Keith Poole

Personal information
- Nationality: Australian
- Born: 24 April 1927
- Died: 15 September 2012 (aged 85)

Medal record
Representing Australia
World Outdoor Championships
| Silver medal – second place | 1976 Johannesburg | Men's fours |
| Bronze medal – third place | 1976 Johannesburg | Men's team |
| Silver medal – second place | 1980 Melbourne | Men's team |
Commonwealth Games
| Silver medal – second place | 1974 Christchurch | Men's fours |
| Gold medal – first place | 1982 Brisbane | Men's fours |
Asia Pacific Bowls Championships
| Gold medal – first place | 1985 Tweed Heads | fours |

= Keith Poole (bowls) =

Australian international lawn bowler

Keith Poole (24 April 1927 – 15 September 2012) was an Australian international lawn bowler.

== Bowls career ==
=== World Championships ===
Poole won a silver medal in the fours with Don Woolnough, Leigh Bishop and Barry Salter and a bronze medal in the team event (Leonard Cup) at the 1976 World Outdoor Bowls Championship in Johannesburg. He also won a silver medal in the team event four years later.

=== Commonwealth Games ===
Poole won a silver medal as part of the fours team with Robert King, Errol Bungey and Errol Stewart at the 1974 British Commonwealth Games in Christchurch, New Zealand. Eight years later he represented Australia at the 1982 Commonwealth Games and skipped the four to a gold medal success in the 1982 Commonwealth Games in Brisbane.

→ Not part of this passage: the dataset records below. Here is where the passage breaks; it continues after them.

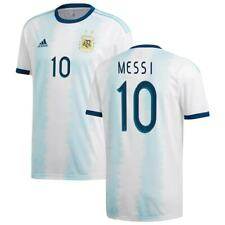Lionel Messi Argentina National Team adidas 2019 Home Replica Player Jersey -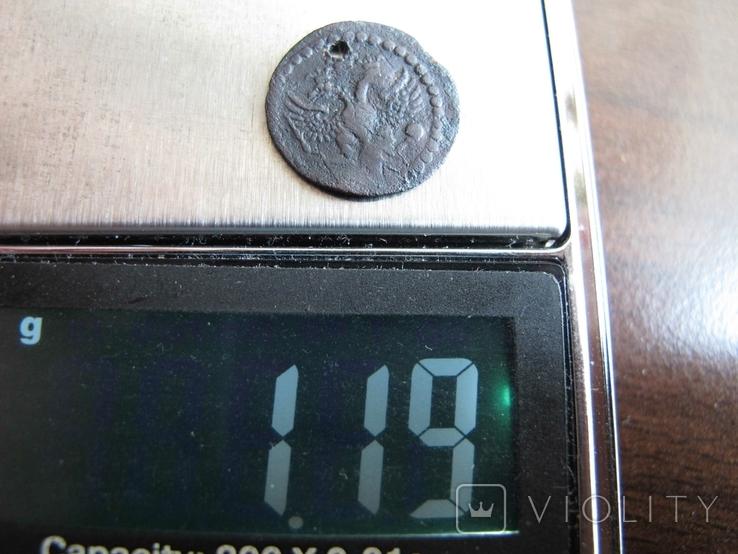 Полуполушка 1700 года, фото №10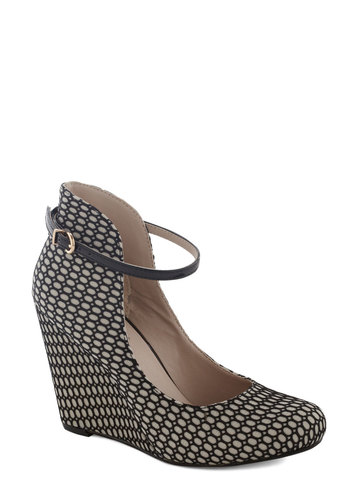 Dynamite Fishnet Wedge by Seychelles - Black, Best, Wedge, High, Print, Party, Girls Night Out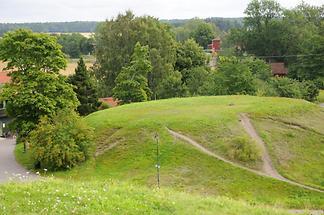 Gamla Uppsala (4)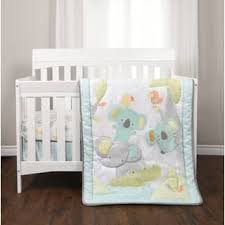 jungle baby bedding for less overstock com
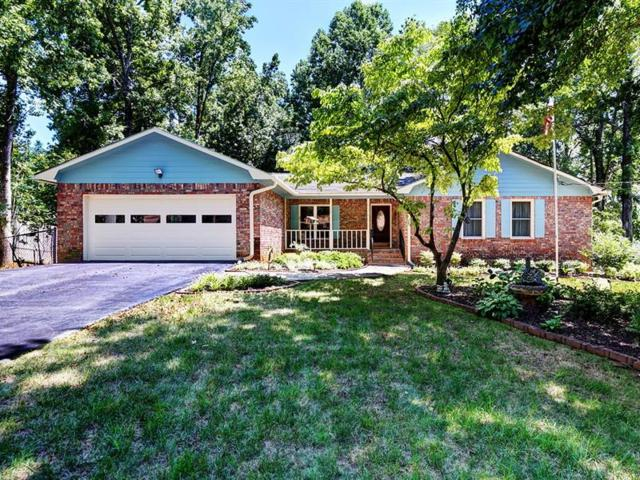 6750 Crestbrook Lane, Douglasville, GA 30134 (MLS #6039437) :: RE/MAX Paramount Properties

The gold medal winning team was Poole, Rob Dobbins, Bert Sharp and Don Sherman.

=== Asia Pacific Championships ===
He won a gold medal at the Asia Pacific Bowls Championships in the 1985 fours at Tweed Heads, New South Wales.

=== Personal life ===
He was an accountant by trade and was inducted into the Australian Hall of Fame. He died in 2012.